* **THE TASK**: Copy every one of the entries below word for word, leaving out the pictures.

* **DATA FOR REVIEW**:

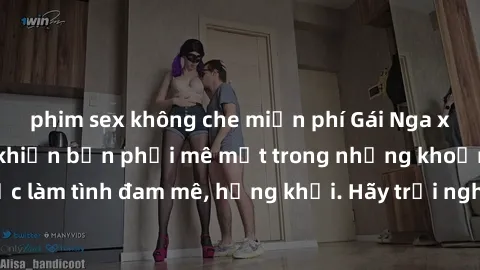 phim sex không che miễn phí Gái Nga xinh đẹp, tài năng khiến bạn phải mê mệt trong những khoảnh khắc làm tình đam mê, hứng khởi. Hãy trải nghiệm cùng họ ngay hôm nay!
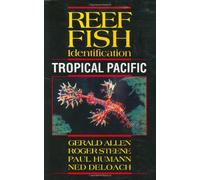 Reef Fish Identification: Tropical Pacific by Paul Humann (Oct 1 2003)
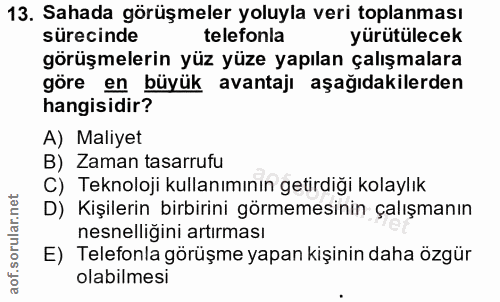 13. soru: Sahada görüşmeler yoluyla veri toplanması sürecinde telefonla yürütülecek görüşmelerin yüz yüze yapılan çalışmalara g…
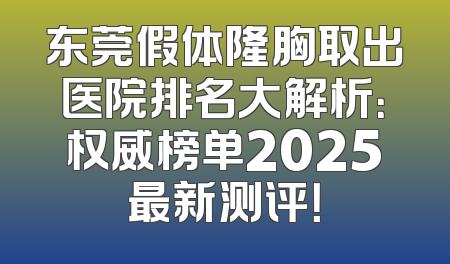 东莞假体隆胸取出医院排名大解析：权威榜单2025最新测评！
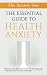 The Essential Guide To Health Anxiety by Dennis Simsek The Essential Guide To Health Anxiety by Dennis Simsek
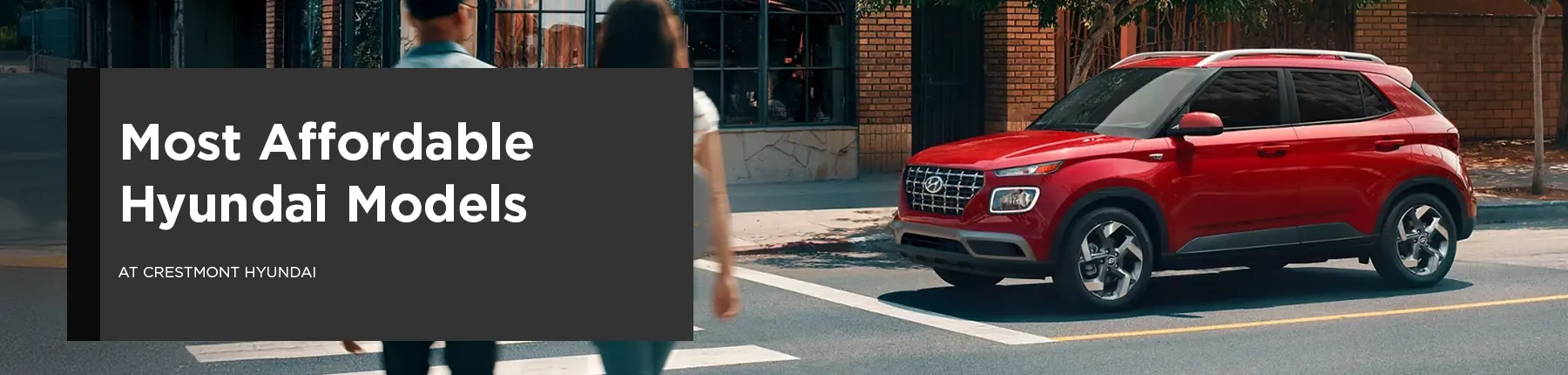 Most Affordable Hyundai Models - Crestmont Hyundai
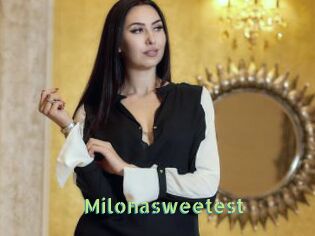 Milonasweetest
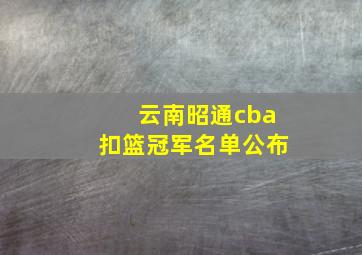 云南昭通cba扣篮冠军名单公布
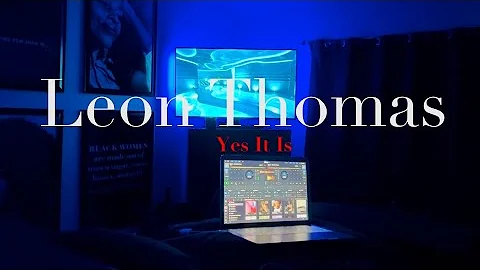 Leon Thomas - Yes It Is (Slowed + Extended Ending)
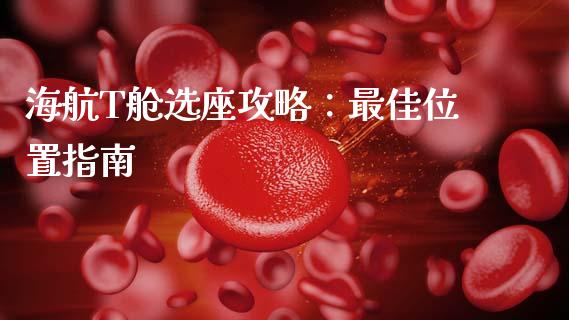海航T舱选座攻略：最佳位置指南_https://wap.jnlaobingbanjia.com_股市行情_第1张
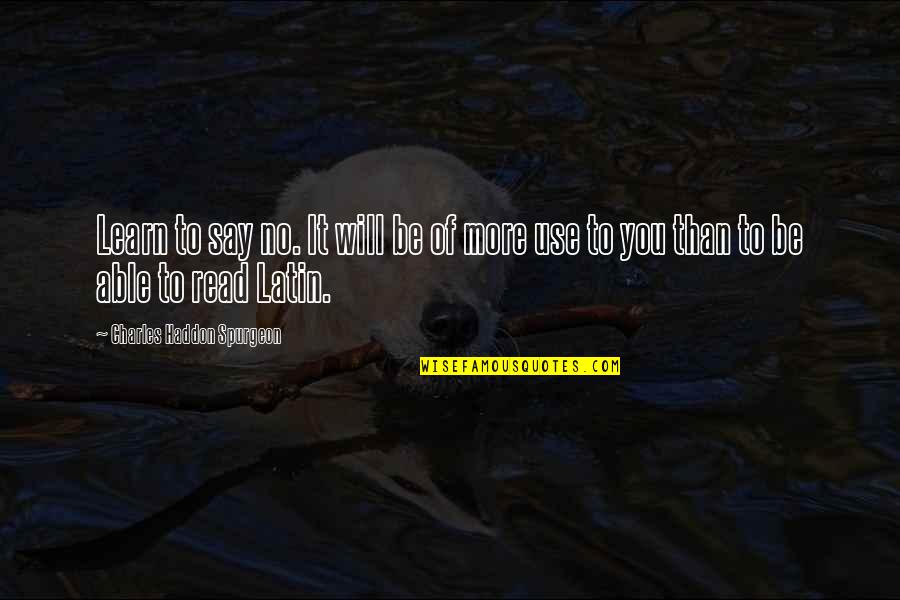 More You Read Quotes By Charles Haddon Spurgeon: Learn to say no. It will be of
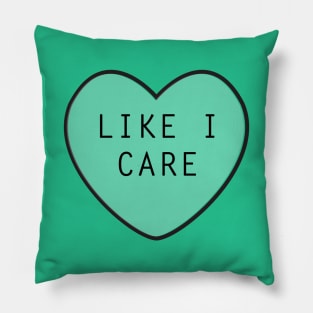 Like I Care Pillow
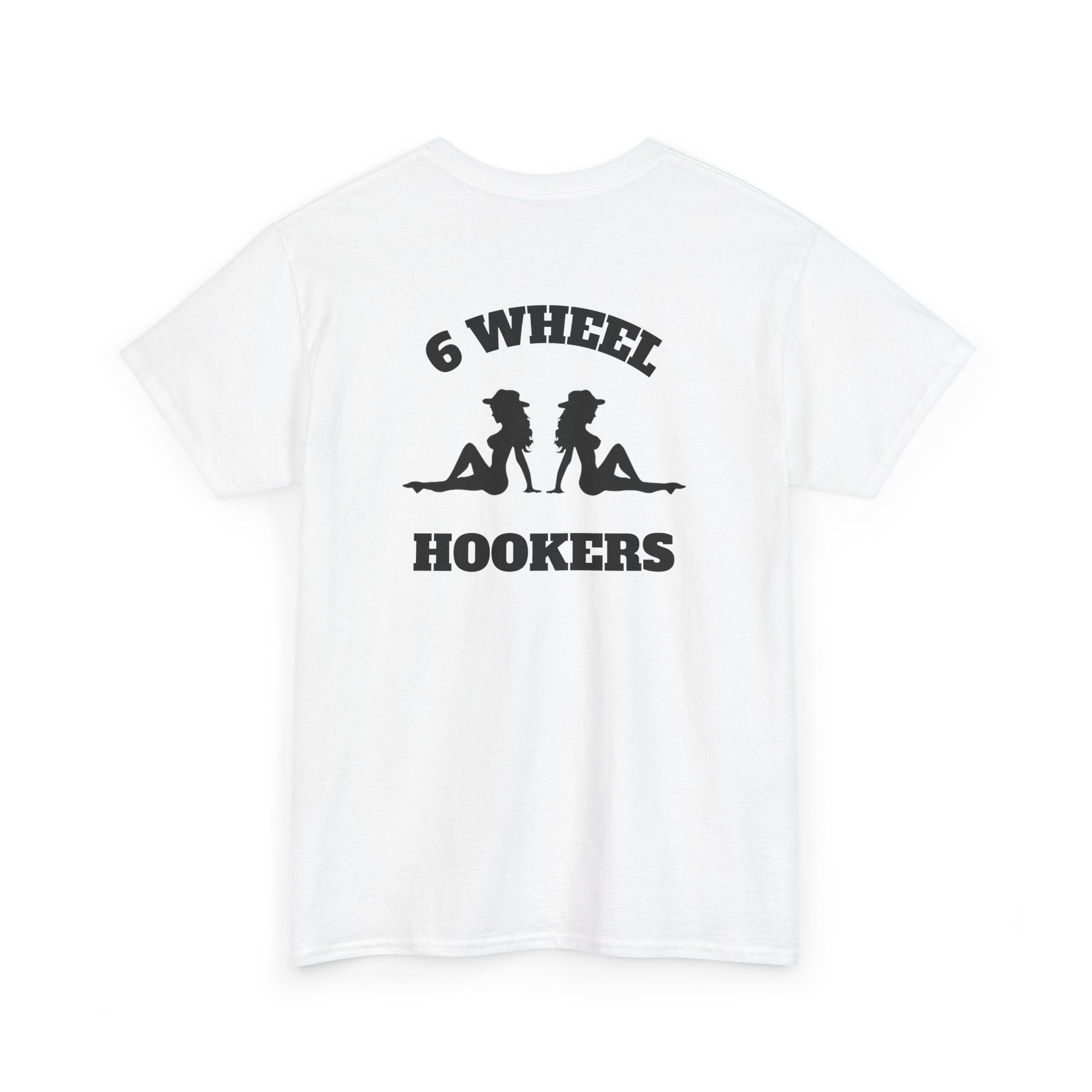 6 Wheel Hookers - Trucker Girl Tee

* **RESPONSE AREA**:
 phim sex không che miễn phí Gái Nga xinh đẹp, tài năng khiến bạn phải mê mệt trong những khoảnh khắc làm tình đam mê, hứng khởi. Hãy trải nghiệm cùng họ ngay hôm nay!
 Reef Fish Identification: Tropical Pacific by Paul Humann (Oct 1 2003)
 13. soru: Sahada görüşmeler yoluyla veri toplanması sürecinde telefonla yürütülecek görüşmelerin yüz yüze yapılan çalışmalara g…
 东莞假体隆胸取出医院排名大解析：权威榜单2025最新测评！
 The Essential Guide To Health Anxiety by Dennis Simsek The Essential Guide To Health Anxiety by Dennis Simsek
 Most Affordable Hyundai Models - Crestmont Hyundai
 Milonasweetest
 云南昭通cba扣篮冠军名单公布
 Leon Thomas - Yes It Is (Slowed + Extended Ending)
海航T舱选座攻略：最佳位置指南_https://wap.jnlaobingbanjia.com_股市行情_第1张
 More You Read Quotes By Charles Haddon Spurgeon: Learn to say no. It will be of
 Like I Care Pillow
 6 Wheel Hookers - Trucker Girl Tee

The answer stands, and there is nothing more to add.